Marriage is love.

Thursday, April 06, 2006

Brokeback Lost and Found

On the Brokeback Mountain website, there's a place for people to write their own stories...

I may be one of the few queers in America who hasn't seen Brokeback Mountain. I sense that it will take much courage and time to process and haven't had the luxury of time for that lately, especially as I've been dealing with the resurfacing in my life of the woman I lost at twenty-one to family prejudice, her internalized religious bigotry, and my fears of destroying the relationship by letting it grow where it should have -- fears born from having previous ones fall apart as soon as the other person crossed that line to sexual expression and scared herself enough to need to run far and fast away from that part of herself -- only to have the non-blooming-non-growth stymie my relationship with my girlfriend all by itself until she ran into the arms of the first man who offered.

I remember my mother calling me a liar when my father spilled the beans my stepmother had broken my confidence about, saying, "R. would never do a thing like THAT!" -- "That" said with all the disgusted vehemence of a slap across the face -- "That" being the look in R's eyes I saw when I awoke to find her kneeling by my bed watching me sleep, wanting desperately to wake me and make love with me but too afraid of herself, her mother's already profoundly expressed disapproval, her fear of eternal damnation -- "That" being my very being -- me wrapped definitionally in a sense of love and being orchid-fragile and years from being able to stand tall and take for myself from myself.

I remember flying back to town for R's wedding just a few months after that confrontation that ended with me leaving home for good -- going to a shower, spending precious moments with her after the clueless gaggle of girls had left...She showed me the dress she and her mother had finished just the night before and we talked about her plans and I tried so hard to be happy for her. The next day, though, I sat next to my mother in the church with tears silently escaping down my cheeks, mother all stone cold disapproval, fully sure that everyone there could read my mind and were staring not at the bride but at her -- she feeling enough misappropriated embarrassment and shame that she broke her icy patrician facade with a whispered scolding that actually did draw the puzzled attention of a few.

I took the groom aside at the reception and promised him in graphic terms that, if he ever hurt her, he'd have to answer to me. R, believing that I would be the one hurt instead, never told me that he was physically and emotionally abusive, beginning within hours of their wedding with a pronouncement that she was to stop the music and dance performing that was so central to her soul. She cut off communication very quickly because she knew that, if she didn't, I'd know and would act and that the chances of tragedy were too high for her to let that happen. She rapidly lost herself in the recurrent spiraling cycles of abuse and only after all but the youngest of their four children were on their own did she finally manage to leave him.

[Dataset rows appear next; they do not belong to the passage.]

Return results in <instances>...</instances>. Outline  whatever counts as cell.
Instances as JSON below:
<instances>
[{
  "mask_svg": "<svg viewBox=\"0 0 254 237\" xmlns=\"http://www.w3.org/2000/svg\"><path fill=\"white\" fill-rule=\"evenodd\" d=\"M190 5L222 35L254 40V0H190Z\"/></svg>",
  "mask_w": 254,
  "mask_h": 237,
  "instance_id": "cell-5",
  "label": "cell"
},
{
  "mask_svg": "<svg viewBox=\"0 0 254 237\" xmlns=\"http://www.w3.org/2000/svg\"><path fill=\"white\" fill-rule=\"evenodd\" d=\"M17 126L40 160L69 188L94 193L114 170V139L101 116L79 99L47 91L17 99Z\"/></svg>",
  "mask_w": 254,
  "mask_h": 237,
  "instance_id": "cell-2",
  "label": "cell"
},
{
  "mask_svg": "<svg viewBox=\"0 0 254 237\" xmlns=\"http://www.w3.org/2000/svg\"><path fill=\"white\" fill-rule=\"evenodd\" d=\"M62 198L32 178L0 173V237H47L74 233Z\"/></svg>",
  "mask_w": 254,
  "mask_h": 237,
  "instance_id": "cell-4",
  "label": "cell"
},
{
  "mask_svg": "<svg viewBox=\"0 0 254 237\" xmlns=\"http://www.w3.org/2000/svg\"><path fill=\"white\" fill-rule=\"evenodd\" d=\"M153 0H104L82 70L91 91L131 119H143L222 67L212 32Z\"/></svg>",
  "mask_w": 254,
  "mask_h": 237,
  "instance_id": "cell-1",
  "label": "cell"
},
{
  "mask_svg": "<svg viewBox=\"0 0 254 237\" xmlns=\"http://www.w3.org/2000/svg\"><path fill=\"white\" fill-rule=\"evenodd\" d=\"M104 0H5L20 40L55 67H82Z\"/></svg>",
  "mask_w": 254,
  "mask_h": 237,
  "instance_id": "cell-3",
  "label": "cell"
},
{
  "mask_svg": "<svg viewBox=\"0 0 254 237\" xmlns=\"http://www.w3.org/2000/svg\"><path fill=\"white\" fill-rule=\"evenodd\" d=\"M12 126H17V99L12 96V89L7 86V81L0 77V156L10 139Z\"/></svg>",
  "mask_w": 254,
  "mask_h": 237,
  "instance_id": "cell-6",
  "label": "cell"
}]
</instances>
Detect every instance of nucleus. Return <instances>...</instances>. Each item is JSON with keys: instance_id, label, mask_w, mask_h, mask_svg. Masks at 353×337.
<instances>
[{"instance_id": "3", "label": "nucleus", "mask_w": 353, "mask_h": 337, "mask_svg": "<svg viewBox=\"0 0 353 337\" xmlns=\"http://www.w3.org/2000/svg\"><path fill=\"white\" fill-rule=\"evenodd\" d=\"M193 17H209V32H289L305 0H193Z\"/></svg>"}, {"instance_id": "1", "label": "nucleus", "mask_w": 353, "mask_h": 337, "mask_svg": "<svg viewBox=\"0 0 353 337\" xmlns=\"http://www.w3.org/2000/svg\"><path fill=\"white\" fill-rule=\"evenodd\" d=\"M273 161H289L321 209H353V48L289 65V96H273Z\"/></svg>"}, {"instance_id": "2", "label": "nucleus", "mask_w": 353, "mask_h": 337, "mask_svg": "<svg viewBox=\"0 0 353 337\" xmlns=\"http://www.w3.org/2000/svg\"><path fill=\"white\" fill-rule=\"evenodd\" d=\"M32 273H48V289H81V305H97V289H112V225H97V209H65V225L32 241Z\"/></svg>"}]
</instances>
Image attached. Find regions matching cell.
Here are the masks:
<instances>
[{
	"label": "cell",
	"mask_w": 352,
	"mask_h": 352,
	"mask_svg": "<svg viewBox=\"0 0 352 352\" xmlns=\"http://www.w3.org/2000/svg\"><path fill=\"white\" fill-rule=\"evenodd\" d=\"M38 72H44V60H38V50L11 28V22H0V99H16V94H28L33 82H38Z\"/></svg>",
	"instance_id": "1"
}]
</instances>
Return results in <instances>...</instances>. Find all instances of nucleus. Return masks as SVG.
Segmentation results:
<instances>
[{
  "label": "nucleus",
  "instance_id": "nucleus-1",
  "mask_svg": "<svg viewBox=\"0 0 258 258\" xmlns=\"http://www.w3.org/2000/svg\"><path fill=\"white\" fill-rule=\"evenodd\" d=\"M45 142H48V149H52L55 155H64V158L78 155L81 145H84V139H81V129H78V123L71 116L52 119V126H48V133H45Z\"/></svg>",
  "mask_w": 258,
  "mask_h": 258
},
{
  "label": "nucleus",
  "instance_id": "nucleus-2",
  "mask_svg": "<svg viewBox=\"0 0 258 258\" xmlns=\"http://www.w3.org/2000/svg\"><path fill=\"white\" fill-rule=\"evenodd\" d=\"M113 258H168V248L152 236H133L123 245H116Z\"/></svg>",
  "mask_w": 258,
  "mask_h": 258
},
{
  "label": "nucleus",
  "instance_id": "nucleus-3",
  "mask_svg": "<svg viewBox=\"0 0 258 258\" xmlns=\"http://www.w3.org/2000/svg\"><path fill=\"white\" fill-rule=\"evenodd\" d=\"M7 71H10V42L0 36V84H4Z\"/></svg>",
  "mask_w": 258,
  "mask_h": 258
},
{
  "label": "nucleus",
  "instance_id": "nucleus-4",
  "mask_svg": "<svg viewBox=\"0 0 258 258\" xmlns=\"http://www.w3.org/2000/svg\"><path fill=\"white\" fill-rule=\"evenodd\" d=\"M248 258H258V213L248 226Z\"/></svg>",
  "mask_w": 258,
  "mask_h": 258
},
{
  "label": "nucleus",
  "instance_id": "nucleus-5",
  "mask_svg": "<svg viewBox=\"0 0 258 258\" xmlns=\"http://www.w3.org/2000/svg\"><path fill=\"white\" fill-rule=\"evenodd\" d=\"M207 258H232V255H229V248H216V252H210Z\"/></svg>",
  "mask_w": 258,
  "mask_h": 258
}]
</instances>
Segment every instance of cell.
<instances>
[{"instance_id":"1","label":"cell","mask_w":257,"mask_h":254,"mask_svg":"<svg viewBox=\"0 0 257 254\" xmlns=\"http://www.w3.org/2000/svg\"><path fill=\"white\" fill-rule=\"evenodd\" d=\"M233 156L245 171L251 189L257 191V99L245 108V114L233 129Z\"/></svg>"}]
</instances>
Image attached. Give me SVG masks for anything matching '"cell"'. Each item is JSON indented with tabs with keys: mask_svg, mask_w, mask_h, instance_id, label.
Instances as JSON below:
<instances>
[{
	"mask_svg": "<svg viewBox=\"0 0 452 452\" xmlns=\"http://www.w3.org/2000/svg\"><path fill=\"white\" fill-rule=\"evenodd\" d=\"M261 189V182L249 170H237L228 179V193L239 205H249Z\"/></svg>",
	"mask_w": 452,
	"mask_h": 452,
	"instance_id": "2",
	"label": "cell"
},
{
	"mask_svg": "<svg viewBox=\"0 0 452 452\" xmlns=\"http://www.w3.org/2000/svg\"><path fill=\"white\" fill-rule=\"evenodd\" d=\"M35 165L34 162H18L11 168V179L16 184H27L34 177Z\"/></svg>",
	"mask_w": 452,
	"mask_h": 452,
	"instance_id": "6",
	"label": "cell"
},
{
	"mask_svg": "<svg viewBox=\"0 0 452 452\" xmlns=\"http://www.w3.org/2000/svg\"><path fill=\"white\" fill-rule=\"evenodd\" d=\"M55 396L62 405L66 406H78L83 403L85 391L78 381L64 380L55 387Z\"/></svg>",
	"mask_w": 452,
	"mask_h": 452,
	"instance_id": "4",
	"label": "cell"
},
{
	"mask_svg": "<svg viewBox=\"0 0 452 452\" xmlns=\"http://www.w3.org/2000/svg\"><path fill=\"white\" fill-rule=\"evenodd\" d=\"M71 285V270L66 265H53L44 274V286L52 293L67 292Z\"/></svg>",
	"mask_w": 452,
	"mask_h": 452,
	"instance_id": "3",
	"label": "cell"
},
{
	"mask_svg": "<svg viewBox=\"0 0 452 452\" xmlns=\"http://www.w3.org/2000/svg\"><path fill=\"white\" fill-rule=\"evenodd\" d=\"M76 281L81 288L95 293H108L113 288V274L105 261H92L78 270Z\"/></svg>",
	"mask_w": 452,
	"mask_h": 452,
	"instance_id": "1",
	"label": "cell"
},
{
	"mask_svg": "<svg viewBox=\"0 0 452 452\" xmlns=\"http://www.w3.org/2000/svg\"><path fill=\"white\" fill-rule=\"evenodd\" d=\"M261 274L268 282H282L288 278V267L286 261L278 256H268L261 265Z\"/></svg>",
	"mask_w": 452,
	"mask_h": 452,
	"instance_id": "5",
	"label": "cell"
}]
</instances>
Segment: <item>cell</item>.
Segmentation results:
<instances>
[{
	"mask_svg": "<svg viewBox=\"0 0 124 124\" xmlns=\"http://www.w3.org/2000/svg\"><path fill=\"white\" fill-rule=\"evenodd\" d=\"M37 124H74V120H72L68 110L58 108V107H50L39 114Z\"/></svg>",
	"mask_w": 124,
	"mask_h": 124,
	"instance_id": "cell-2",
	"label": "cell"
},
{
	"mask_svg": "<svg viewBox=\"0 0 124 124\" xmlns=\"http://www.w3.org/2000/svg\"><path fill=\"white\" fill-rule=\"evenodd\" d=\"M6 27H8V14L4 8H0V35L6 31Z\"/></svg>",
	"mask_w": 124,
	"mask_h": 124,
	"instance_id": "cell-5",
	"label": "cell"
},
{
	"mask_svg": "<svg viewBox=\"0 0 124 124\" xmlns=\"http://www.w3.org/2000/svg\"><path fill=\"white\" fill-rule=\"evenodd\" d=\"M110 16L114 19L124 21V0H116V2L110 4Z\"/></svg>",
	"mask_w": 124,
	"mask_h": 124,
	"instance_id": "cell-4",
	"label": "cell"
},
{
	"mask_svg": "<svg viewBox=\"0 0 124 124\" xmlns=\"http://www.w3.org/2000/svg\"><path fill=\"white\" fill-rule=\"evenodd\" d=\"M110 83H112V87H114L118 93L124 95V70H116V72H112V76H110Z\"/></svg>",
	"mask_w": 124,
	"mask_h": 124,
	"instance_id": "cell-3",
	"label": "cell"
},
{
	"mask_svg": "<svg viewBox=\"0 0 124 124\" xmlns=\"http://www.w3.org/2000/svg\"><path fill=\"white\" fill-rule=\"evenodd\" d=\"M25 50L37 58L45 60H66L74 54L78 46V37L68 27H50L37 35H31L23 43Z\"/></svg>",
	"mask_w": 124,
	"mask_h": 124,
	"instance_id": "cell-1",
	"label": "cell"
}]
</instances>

As I'd changed my name, having dropped my stepfather's last name she'd known me by and reclaimed my old family names I'd originally been given from my mother's maiden names instead, it took her some years to find me after she took her first tiny steps into freedom, finally finding me through Julien's List. Only then did she say that she knew even before her marriage -- the first time they ever had sex -- that she realized that being with him felt like rape both because she was suddenly aware she was never going to not be a lesbian and because he was an abuser to his core. She knew she shouldn't marry him but, given what her church had taught her, she could see no way out.

She is still very damaged -- just a tiny bit of the vibrant pixie I knew remains -- and it breaks my heart. But she's fighting hard to get her self back. I sense that she's come quite some way and that there's hope for her but I can't help but weep for the unnecessary pain and loss of the intervening years and for the hard road she has yet to travel just to get back to where we parted so many decades ago.

She obviously had hopes that she could come back to me and take up where we left off. My wife of over two decades, Phyllis, is a generous person who trusts in the depth of our love and commitment enough to never keep me from enfolding R in a healing embrace -- no matter what its depth or scope -- but the urgency of R's initial hunger for that faded some with her understanding that, where her growth was stymied, mine was not and that, while I am still myself, I've lived in such a way that that old me she wanted to be held by is just a small part of who I am now and that we would not be a good fit anymore. She obviously doesn't know what to do with that and I'm left just being kind and gently solicitous when I remember to be and overwhelming when I don't and she sends me e-mailed slightly revealing humor the way she used to bake me lemon poppyseed bread.